# [Tarefa 1]
Reproduza sem nenhuma alteração todas as linhas de itens de dados que aparecem abaixo do texto.

# [Texto em estudo]
━━━
Análise | Poder e Política

Lula e o andamento do 3º Golpe

Presente nas manifestações dos dias 23 e 24 de janeiro em Porto Alegre, a professora Vera França analisa a condenação de Lula em segunda instância. A sentença revela um país dividido; uma aliança autoritária entre poderes econômicos, políticos jurídicos e midiáticos; e a continuação do processo que começou com o impeachment de Dilma Roussef e prosseguiu com a revisão das políticas sociais dos governos petistas.

Charge: Vitor Teixeira.

No dia 23 de janeiro deste ano cerca de 100 mil pessoas se fizeram presentes em Porto Alegre, na Esquina Democrática, manifestando seu apoio ao direito de Lula ser candidato. Essas pessoas – brasileiros e brasileiras de todos os estados do país – representavam a grande parcela de eleitores que exprimem sua preferência eleitoral pelo ex-presidente, mas também aqueles que apostam na prática democrática como o caminho mais legítimo para os embates políticos. Além de Lula, discursaram várias lideranças do PT e de movimentos sociais, incluindo possíveis candidatos de outros partidos do campo progressista.

No dia seguinte, 24 de janeiro, naquela cidade, na sede do Tribunal Regional Federal da 4a Região (TRF-4), se deu o julgamento do recurso apresentado pela defesa de Lula contra a condenação determinada em 1ª instância pelo Juiz Sérgio Moro, em Curitiba. Numa sessão que durou 8 horas e 15 minutos, neste julgamento de 2ª instância, os três desembargadores votaram pela manutenção da condenação, ampliando a pena para 12 anos e 1 mês de prisão, com início em regime fechado. O voto dos desembargadores, unânime e concertado, e insensível à manifestação da véspera, refletiu uma outra parcela da população, que apoiou o impeachment e se opõe a uma possível volta de Lula, bem como se inscreve dentro do mesmo movimento que vem atuando para excluir sua pessoa e eliminar aquilo que ele representa. O crime julgado e causa da condenação é o já famoso tríplex de Guarujá, que nesta história cumpre o mesmo papel das “pedaladas” de Dilma – um pretexto juridicamente frágil que serve para cumprir as formalidades.

No entanto o jogo ainda está sendo jogado.  No dia 20 de fevereiro a defesa do ex-presidente entrou com embargos de declaração contra a condenação imposta ao petista pela 8ª Turma do Tribunal Regional Federal da 4ª Região (TRF-4), alegando omissões em relação a elementos que constam no processo e contradições e obscuridade nos termos  do acórdão do julgamento. Esse recurso será julgado pelos mesmos três desembargadores da 8ª Turma do TRF-4; não há nenhuma expectativa de revisão ou reversão da condenação.  Na sequência a defesa do ex-presidente deverá apelar para os tribunais superiores (terceira instância) – Superior Tribunal de Justiça (STJ) e Supremo Tribunal Federal (STF), este o órgão máximo do Judiciário.
━━━
Itens de dados
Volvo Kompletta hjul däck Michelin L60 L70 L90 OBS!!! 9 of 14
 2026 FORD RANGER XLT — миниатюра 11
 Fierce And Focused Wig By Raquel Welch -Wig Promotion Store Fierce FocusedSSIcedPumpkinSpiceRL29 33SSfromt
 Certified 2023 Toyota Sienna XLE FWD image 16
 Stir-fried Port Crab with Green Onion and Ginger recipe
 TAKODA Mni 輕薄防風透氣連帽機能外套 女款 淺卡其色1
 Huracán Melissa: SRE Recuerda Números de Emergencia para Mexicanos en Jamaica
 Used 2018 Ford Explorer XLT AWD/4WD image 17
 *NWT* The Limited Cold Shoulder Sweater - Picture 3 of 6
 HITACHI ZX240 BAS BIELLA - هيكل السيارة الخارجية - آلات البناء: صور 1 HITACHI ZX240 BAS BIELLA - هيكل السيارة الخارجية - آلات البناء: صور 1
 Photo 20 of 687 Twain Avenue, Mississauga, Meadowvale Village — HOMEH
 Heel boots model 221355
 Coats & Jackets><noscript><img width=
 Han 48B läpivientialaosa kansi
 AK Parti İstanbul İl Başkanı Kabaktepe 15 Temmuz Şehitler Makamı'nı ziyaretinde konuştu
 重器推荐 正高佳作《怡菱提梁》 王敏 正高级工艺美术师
━━━
# [Tarefa 2]
Indique se cada afirmação a seguir está de acordo com o texto sobre a condenação de Lula, respondendo sim ou não e citando literalmente as palavras do texto que decidem a questão. (a) A sessão de julgamento no TRF-4 durou mais de oito horas. (b) Os desembargadores reduziram a pena imposta em primeira instância. (c) Os embargos de declaração serão julgados pelo Supremo Tribunal Federal.

# [Resposta 1]
Volvo Kompletta hjul däck Michelin L60 L70 L90 OBS!!! 9 of 14
 2026 FORD RANGER XLT — миниатюра 11
 Fierce And Focused Wig By Raquel Welch -Wig Promotion Store Fierce FocusedSSIcedPumpkinSpiceRL29 33SSfromt
 Certified 2023 Toyota Sienna XLE FWD image 16
 Stir-fried Port Crab with Green Onion and Ginger recipe
 TAKODA Mni 輕薄防風透氣連帽機能外套 女款 淺卡其色1
 Huracán Melissa: SRE Recuerda Números de Emergencia para Mexicanos en Jamaica
 Used 2018 Ford Explorer XLT AWD/4WD image 17
 *NWT* The Limited Cold Shoulder Sweater - Picture 3 of 6
 HITACHI ZX240 BAS BIELLA - هيكل السيارة الخارجية - آلات البناء: صور 1 HITACHI ZX240 BAS BIELLA - هيكل السيارة الخارجية - آلات البناء: صور 1
 Photo 20 of 687 Twain Avenue, Mississauga, Meadowvale Village — HOMEH
 Heel boots model 221355
 Coats & Jackets><noscript><img width=
 Han 48B läpivientialaosa kansi
 AK Parti İstanbul İl Başkanı Kabaktepe 15 Temmuz Şehitler Makamı'nı ziyaretinde konuştu
 重器推荐 正高佳作《怡菱提梁》 王敏 正高级工艺美术师

# [Resposta 2]
(a) Sim: "Numa sessão que durou 8 horas e 15 minutos".
(b) Não: "ampliando a pena para 12 anos e 1 mês de prisão".
(c) Não: "Esse recurso será julgado pelos mesmos três desembargadores da 8ª Turma do TRF-4".